Reasons you might be excluded from travel insurance

Unfortunately, there are reasons why insurance companies will refuse to cover your medical condition.

    • Your condition is deemed too high-risk.
    • If you’re not deemed fit to travel by a doctor.
    • You’re travelling with a terminal prognosis.
    • You’re travelling to receive medical treatment in a different country.
    • You’re going to a country like the United States or the Caribbean where healthcare is expensive.

How do I get travel insurance with pre-existing medical conditions?

After you’ve declared you have a pre-existing medication condition your potential insurer will do a medical screening, asking several detailed questions about your injury or illness.

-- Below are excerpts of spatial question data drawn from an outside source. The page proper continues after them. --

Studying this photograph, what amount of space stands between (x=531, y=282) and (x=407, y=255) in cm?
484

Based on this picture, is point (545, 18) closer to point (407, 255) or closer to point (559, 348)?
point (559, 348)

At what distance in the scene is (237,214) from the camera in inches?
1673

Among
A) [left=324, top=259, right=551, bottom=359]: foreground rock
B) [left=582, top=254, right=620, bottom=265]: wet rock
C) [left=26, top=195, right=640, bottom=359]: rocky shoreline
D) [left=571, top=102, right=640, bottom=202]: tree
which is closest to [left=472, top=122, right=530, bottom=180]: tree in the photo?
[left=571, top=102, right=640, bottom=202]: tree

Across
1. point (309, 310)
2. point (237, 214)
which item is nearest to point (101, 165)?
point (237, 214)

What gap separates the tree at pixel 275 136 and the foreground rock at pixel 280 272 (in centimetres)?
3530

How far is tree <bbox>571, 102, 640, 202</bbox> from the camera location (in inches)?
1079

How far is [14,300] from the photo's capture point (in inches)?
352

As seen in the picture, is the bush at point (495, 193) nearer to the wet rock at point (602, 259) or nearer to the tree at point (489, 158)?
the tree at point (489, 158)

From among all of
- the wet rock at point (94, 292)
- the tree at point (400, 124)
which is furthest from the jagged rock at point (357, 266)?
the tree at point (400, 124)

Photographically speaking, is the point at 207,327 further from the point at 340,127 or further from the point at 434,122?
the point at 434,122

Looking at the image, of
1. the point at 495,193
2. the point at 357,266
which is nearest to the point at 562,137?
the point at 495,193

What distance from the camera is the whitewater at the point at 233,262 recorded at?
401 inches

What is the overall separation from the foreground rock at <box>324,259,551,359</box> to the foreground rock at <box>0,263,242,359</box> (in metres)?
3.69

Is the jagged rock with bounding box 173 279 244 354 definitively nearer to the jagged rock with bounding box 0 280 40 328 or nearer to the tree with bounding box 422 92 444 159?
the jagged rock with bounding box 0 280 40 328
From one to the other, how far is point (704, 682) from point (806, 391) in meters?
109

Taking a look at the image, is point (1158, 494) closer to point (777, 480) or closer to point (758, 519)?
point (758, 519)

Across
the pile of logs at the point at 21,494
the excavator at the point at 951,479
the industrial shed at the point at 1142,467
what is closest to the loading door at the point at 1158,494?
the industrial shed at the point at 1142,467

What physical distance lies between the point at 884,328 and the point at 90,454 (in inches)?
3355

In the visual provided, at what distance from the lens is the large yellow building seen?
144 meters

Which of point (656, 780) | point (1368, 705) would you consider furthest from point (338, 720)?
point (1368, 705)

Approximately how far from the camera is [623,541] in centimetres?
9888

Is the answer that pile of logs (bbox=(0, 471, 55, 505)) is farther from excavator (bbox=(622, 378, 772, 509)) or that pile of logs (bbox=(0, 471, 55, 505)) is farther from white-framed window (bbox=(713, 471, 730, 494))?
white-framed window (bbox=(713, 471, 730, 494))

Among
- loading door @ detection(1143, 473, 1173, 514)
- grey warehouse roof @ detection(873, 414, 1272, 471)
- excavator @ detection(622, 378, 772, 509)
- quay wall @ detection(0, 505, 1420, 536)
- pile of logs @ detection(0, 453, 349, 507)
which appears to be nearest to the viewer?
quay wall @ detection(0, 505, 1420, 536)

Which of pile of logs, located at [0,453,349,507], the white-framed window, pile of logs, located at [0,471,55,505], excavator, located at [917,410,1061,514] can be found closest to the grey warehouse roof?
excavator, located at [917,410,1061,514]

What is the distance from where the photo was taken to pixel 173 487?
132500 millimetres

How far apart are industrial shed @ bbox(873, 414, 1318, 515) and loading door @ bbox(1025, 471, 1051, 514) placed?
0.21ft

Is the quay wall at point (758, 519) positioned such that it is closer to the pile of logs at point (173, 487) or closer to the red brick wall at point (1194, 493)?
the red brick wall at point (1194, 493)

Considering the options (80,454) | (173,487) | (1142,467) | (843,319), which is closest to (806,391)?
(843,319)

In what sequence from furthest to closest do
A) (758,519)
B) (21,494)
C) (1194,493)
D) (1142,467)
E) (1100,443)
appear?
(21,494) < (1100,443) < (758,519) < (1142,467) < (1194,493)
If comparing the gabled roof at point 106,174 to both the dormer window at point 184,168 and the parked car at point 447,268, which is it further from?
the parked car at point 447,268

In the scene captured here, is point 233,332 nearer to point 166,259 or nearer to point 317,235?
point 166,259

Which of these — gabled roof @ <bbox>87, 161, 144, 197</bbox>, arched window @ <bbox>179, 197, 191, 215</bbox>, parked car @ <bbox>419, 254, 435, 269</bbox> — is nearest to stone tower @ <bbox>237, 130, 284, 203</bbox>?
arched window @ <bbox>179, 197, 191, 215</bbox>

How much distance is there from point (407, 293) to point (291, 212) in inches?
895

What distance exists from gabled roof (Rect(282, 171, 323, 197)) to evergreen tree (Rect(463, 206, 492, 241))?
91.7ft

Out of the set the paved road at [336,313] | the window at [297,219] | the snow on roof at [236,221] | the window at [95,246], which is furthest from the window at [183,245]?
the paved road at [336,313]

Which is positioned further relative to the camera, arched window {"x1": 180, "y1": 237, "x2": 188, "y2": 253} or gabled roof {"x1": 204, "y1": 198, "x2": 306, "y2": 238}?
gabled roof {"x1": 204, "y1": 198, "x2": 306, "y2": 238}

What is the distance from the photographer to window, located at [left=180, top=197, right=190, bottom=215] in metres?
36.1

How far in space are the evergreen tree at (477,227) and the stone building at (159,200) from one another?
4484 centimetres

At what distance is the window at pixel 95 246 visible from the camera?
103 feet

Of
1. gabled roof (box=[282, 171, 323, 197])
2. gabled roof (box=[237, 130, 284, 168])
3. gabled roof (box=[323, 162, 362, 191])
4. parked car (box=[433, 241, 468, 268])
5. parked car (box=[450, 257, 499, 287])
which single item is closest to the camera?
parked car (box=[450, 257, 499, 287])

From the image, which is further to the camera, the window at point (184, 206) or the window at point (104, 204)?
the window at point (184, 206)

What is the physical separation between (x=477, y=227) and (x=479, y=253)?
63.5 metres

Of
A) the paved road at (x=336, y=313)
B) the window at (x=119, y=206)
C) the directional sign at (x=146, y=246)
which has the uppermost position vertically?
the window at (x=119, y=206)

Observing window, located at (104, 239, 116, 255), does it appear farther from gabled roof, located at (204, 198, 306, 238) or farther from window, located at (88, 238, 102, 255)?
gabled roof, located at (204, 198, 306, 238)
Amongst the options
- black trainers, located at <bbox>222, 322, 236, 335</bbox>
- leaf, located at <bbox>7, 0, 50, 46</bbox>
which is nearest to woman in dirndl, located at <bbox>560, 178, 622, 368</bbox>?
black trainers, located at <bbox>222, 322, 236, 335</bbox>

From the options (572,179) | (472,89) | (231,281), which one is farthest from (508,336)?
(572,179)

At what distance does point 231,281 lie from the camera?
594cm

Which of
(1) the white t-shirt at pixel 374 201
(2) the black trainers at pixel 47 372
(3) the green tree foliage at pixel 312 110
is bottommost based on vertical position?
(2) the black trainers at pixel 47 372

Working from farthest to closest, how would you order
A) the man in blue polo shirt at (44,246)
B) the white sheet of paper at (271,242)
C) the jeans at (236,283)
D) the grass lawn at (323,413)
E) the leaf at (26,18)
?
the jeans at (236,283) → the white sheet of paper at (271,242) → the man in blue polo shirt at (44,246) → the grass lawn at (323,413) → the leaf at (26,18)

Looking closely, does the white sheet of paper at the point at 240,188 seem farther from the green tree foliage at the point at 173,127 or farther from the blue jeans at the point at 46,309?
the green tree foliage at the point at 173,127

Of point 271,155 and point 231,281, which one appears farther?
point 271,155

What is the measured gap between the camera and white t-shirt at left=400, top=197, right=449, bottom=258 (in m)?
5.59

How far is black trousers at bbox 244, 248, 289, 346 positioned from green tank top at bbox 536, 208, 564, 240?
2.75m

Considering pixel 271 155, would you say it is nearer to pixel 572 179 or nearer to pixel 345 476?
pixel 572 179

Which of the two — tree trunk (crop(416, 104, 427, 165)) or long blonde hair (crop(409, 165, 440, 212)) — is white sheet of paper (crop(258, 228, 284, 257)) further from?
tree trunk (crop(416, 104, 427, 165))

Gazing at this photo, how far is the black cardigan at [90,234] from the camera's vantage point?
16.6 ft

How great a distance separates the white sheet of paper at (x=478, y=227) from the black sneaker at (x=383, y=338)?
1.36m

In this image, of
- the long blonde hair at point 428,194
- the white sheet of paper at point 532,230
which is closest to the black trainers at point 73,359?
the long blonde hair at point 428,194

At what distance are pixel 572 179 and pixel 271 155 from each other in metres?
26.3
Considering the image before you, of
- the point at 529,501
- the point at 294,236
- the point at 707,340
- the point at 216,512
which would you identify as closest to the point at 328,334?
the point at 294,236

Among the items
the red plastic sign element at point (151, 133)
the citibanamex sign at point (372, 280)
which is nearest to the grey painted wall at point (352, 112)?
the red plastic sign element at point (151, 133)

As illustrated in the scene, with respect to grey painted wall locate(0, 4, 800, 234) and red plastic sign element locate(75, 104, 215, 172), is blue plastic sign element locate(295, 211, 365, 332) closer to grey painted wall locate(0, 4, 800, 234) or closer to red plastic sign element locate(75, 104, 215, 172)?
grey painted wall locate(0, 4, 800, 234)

These will be along the lines of, “when did you last experience symptoms?” or “what medication did you take for it?”. After this, the insurer will do one of the following:

    • Offer you a standard insurance policy despite your condition.
    • Offer you insurance but at a much higher price.
    • Refuse to insure you completely.
    • Hit you with certain restrictions, exclusions, special terms or higher excess payments.

Other important factors to consider

    • Country. Places like the United States and the Caribbean have expensive healthcare systems, so this could affect not only the price of medical insurance, but if you get offered a deal at all.
    • EHIC. With a trip to the EU or countries like Switzerland, Iceland or Norway you can use a European Health Insurance Card, which lets you use their local healthcare at the same cost as a local. While you would need travel insurance for cancellations, personal liability and baggage, at least the medical side would be covered.
    • Number of travellers. Group insurance policies are based on the oldest traveller or the person deemed as the highest risk. So if this isn’t you, getting a separate policy might be cheaper.